--- Exercise passage ---
Play with TensorFlow - Part I (初识Tensorflow - 谷歌深度学习框架)

I once developed intense interests in neural networks when I was an undergraduate. Though currently working on 3D reconstruction, I am still amazed and inspired by the rapid advancements in the field of deep learning (think about DeepMind and AlphaGo). As Google recently open-sourced their deep learning framework TensorFlow, which is under the active iterative development, I think it is a good time to pick up this old hobby. One particular reason that propels me to look at this library at this very moment is perhaps the release of version 0.8, which has involved a great deal since its first release, and the additional support of distributed computing. In this post (and hopefully a series of following posts…), I will document my experience with this renowned library.

Installation

One thing I like frameworks and libraries provided by big companies is that the deployment and support work is nicely done. The installation process didn’t take me too much efforts thanks to the detailed tutorial, only that I am using a Macbook and currently GPU support can’t be enabled for OSX. But hopefully it might be supported soon by them.
--- Data ---
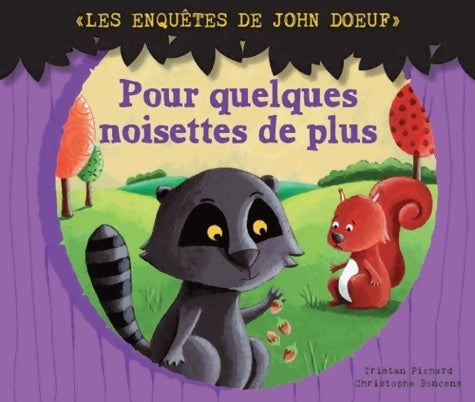 John doeuf : Quelques noisettes de plus - Christophe Boncens - Livre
---
**Work instructions**
a - According to the TensorFlow post, why was installing the library easy for the writer? Answer in one to three sentences.
b - Extend the TensorFlow post from its final sentence.

**Results of the tasks**
a - Installation took little effort because of the detailed tutorial, which the writer sees as part of the well-done deployment and support work that big companies provide. The only drawback was that GPU support can't be enabled on OSX, and the writer was using a Macbook.

b -
First Try

To test the installation, I just run the ‘python convolutional.py’ in ‘tensorflow/models/image/mnist’ folder

Tianweis-Macbook:mnist STW$ python convolutional.py 
Successfully downloaded train-images-idx3-ubyte.gz 9912422 bytes.
Successfully downloaded train-labels-idx1-ubyte.gz 28881 bytes.
Successfully downloaded t10k-images-idx3-ubyte.gz 1648877 bytes.
Successfully downloaded t10k-labels-idx1-ubyte.gz 4542 bytes.
Extracting data/train-images-idx3-ubyte.gz
Extracting data/train-labels-idx1-ubyte.gz
Extracting data/t10k-images-idx3-ubyte.gz
Extracting data/t10k-labels-idx1-ubyte.gz
Initialized!
Step 0 (epoch 0.00), 3.7 ms
Minibatch loss: 12.054, learning rate: 0.010000
Minibatch error: 90.6%
Validation error: 84.6%
Step 100 (epoch 0.12), 209.4 ms
Minibatch loss: 3.269, learning rate: 0.010000
Minibatch error: 6.2%
Validation error: 6.9%
Step 200 (epoch 0.23), 227.5 ms
Minibatch loss: 3.474, learning rate: 0.010000
Minibatch error: 12.5%
Validation error: 3.6%
Step 300 (epoch 0.35), 219.9 ms
Minibatch loss: 3.215, learning rate: 0.010000
Minibatch error: 7.8%
Validation error: 3.4%
...
# *Steps are omitted in this output*
...
Step 8500 (epoch 9.89), 238.9 ms
Minibatch loss: 1.614, learning rate: 0.006302
Minibatch error: 3.1%
Validation error: 0.8%
Test error: 0.8%

After 8500 epochs, it returns a CNN model with 0.8 validation and test error, cool!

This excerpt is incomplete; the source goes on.